** EXTRACT follows **

Logo Questions Linux Laravel Mysql Ubuntu Git Menu
 

Don't understand Python's csv.reader object

I've come across a behavior in python's built-in csv module that I've never noticed before. Typically, when I read in a csv, it's following the doc's pretty much verbatim, using 'with' to open the file then looping over the reader object with a 'for' loop. However, I recently tried iterating over the csv.reader object twice in a row, only to find out that the second 'for' loop did nothing.

import csv

with open('smallfriends.csv','rU') as csvfile:
readit = csv.reader(csvfile,delimiter=',')

** End of EXTRACT **

◆ STUDY QUESTIONS
A - Answer these questions about the forum post on Python's csv.reader:
(i) What does the poster usually use to open a csv file?
(ii) What happened when the poster looped over the reader object a second time?
(iii) Which file does the code open?
B - Write the next part of the forum post about Python's csv.reader, starting right after its last line of code.

** RECORDS SHOWN follows **

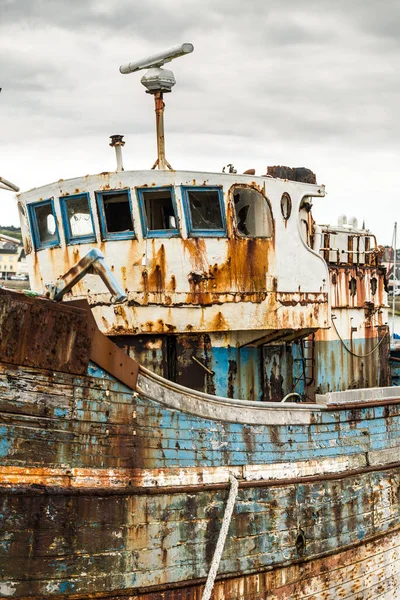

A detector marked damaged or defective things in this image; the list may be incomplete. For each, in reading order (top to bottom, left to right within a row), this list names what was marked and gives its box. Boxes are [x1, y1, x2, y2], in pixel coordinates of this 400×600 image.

** End of RECORDS SHOWN **
** RECORDS SHOWN follows **

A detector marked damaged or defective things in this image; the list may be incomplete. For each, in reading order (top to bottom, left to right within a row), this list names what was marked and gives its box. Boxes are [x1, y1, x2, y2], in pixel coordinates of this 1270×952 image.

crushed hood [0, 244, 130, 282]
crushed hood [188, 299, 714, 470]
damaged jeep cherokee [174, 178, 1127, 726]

** End of RECORDS SHOWN **

◆ ANSWERS FOR THE EXERCISE
A -
(i) 'with'
(ii) The second 'for' loop did nothing.
(iii) smallfriends.csv

B -
for line in readit:
    print line

for line in readit:
    print 'foo'

Console Output:

Austins-iMac:Desktop austin$ python -i amy.py 
['Amy', 'James', 'Nathan', 'Sara', 'Kayley', 'Alexis']
['James', 'Nathan', 'Tristan', 'Miles', 'Amy', 'Dave']
['Nathan', 'Amy', 'James', 'Tristan', 'Will', 'Zoey']
['Kayley', 'Amy', 'Alexis', 'Mikey', 'Sara', 'Baxter']
>>>
>>> readit
<_csv.reader object at 0x1023fa3d0>
>>> 

So the second 'for' loop basically does nothing. One thought I had is the csv.reader object is being released from memory after being read once. This isn't the case though since it still retains it's memory address. I found a post that mentions a similar problem. The reason they gave is that once the object is read, the pointer stay's at the end of the memory address ready to write data to the object. Is this correct? Could someone go into greater detail as to what is going on here? Is there a way to push the pointer back to the beginning of the memory address to reread it? I know it's bad coding practices to do that but I'm mainly just curious and wanting to learn more about what goes on under Python's hood.

Thanks!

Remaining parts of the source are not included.